Para ilustrar seu descontentamento, Lizzy nem ao menos pensara uma segunda vez antes de fechar seu livro com força, provocando um baque surdo que silenciou todos na sala. Seu pai, que com o tempo passara a concordar com ela sobre suas impressões em relação ao visconde, se mexera desconfortavelmente na cadeira, antes de dobrar o jornal, pronto para dar um basta aquele circo.
— E quem lhe disse que aceitaremos tal convite?! — inquiriu em alto e bom som, evidenciando o amargor em sua voz.
— O senhor não ousaria fazer tremenda desfeita a um cavalheiro tão nobre quanto o visconde! — Senhora Bennet retrucou, deixando claro que nem em seus piores pesadelos permitiria tal coisa.
— Francamente, mamãe, a senhora não consegue ver que esse visconde está nos fazendo de marionetes?! A facilidade com que nos virava as costas não te faz estranhar a sua súbita mudança de postura?! — Elizabeth a censurou, não suportando mais o cinismo com que sua mãe parecia ignorar todas aquelas atitudes suspeitas.
— Cegos, todos vocês! Não conseguem enxergar que esta é uma oportunidade como nenhuma outra?! — a mulher lhes retrucou, se debulhando em lágrimas escandalosas, obrigando Mary, que estava do seu lado, a proteger os ouvidos diante de tão lamentável cena.
Lizzy, que geralmente não tinha forças para prosseguir em suas repreendas quando arrancava algum choro de sua mãe, apenas rolara os olhos, escondendo a face com ambas as mãos enquanto se perguntava o que teria feito para receber tal judiação. Felizmente, os anos a mais de convivência haviam feito do seu pai um experto na arte de ignorar as lamúrias de Senhora Bennet, o que lhes assegurou uma carta para Aubrey Hall, contendo educadamente uma recusa a tal convite.
Nem é necessário dizer que a Senhora Bennet nada falara com nenhum de seus familiares pela semana seguinte, salvo algumas exceções em que atacara indiretamente seu esposo e filha mais velha com comentários mal educados sobre o que teria acarretado sua “falta de ânimo” nos últimos dias. O clima se tensionara de tal forma, que foi afim de dar um basta aquilo tudo que Elizabeth decidira mandar mais uma carta a Aubrey, desta vez diretamente endereçada ao Visconde Bridgerton, convidando-o a jantar com a sua família se assim o desejasse.

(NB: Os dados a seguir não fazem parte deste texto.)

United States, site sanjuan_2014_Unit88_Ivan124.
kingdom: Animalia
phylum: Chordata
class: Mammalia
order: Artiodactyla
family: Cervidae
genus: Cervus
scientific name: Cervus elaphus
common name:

Fora difícil ter de se explicar ao seu pai, após ter recebido uma carta em afirmativa, mas no fim ambos concordaram que se ver o lorde fosse apaziguar um pouco as coisas com a Senhora Bennet, que assim fosse feita a sua vontade.
— Troque de vestido, Lizzy! Não será com este que jantará com o visconde esta noite! — sua mãe a censurou quando a viu tirar um de seus modelitos do armário, ainda chateada com a moça, mas visivelmente mais humorada.
A verdade era que tudo era muito injusto: pela sua mãe já tivera de aturar as investidas de Senhor Collins; fingir não enxergar a forma como tão insistentemente ela jogara Jane a Bingley; e posteriormente, fizera vista grossa à insensatez de Lydia em fugir com Wickham única e exclusivamente por esta ter alcançado a dádiva do casamento...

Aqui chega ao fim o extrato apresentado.